It’s a Sunday evening. I hate Sunday evenings. Sunday evenings for me are the most depressing period of the whole week. Your housemates are too hungover for a pint, everyone’s gone home to recuperate for work, you realise only too late the supermarket’s shut and end up getting mugged at the corner shop whilst buying dehydrated bread. I want to go out, albeit apprehensively. I reach for a flyer displaying a curious sepia-drenched woman holding an oval looking glass to her eye and a logo that reads Madame Pain’s Boudoir Circus
“Be shocked, amazed, fascinated, and enthralled!” Now I’m completely detached from modern-day circus and harbour little interest in burlesque artforms, yet I find myself deep in South East London gormlessly wondering around a lifeless industrial estate. Eventually I arrive and am hastily ushered inside. I unexpectedly find a bustling makeshift foyer almost to capacity, just in time for the directors’ welcome.
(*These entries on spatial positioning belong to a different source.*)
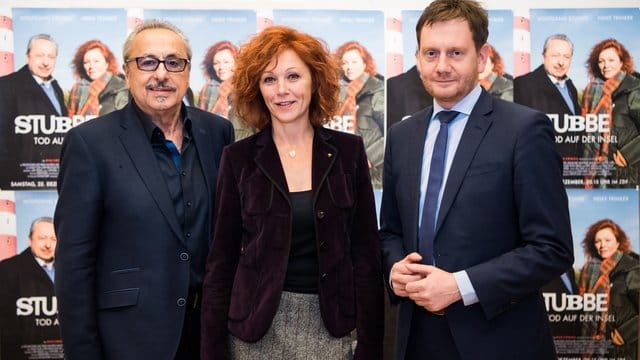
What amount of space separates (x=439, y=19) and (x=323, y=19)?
180cm

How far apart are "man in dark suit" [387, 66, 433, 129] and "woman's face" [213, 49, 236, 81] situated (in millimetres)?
1045

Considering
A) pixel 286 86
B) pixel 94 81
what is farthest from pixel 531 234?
pixel 94 81

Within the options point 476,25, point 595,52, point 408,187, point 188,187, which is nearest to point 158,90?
point 188,187

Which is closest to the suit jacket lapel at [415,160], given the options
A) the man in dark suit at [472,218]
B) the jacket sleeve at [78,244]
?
the man in dark suit at [472,218]

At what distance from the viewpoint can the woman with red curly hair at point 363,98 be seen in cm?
384

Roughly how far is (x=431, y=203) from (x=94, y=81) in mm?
2582

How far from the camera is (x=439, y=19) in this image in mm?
2145

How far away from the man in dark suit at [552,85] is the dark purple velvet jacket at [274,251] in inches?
84.0

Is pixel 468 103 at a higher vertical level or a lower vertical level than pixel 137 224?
higher

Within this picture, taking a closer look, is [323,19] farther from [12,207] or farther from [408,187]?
[12,207]

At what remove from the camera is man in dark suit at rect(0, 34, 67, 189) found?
12.2 ft

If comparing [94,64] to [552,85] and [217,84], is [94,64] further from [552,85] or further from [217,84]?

The production’s been thrown to support the Hanger Arts Trust, a charity set up to run East London’s Aircraft Circus. Following an enthusiastic introduction we shuffle into a small arena surrounded by trapezes, arial silk, dancing poles and suspended cage. I feel like I’ve entered Max Mosley’s private quarters.
From the moment the actors slowly emerge from the scenery for the first act I’m subjected to an hour of meticulously choreographed arial acrobatics, exotic dance and aloft gymnastics. A tale is told of Madame Pain’s daughter falling for a strapping male colleague, much to Ms Pain’s disapproval, alongside fear and loathing amonst the performers ending in a climactic mutany against the protagonist.
The single most impressivve feat of the whole production was the fact that it was clearly an ambition build up from the ground on a shoestring and executed to a tee. There was an omnipresent vibrance throughout the night with impressive physical theatrics and a rustic vibrance unique to niche creative projects. I mean, how else are you going to get people to a fucking industrial estate in the middle of nowhere?
It’s somewhat fitting to sum up the event by describing the gravity of the show as: exceptional.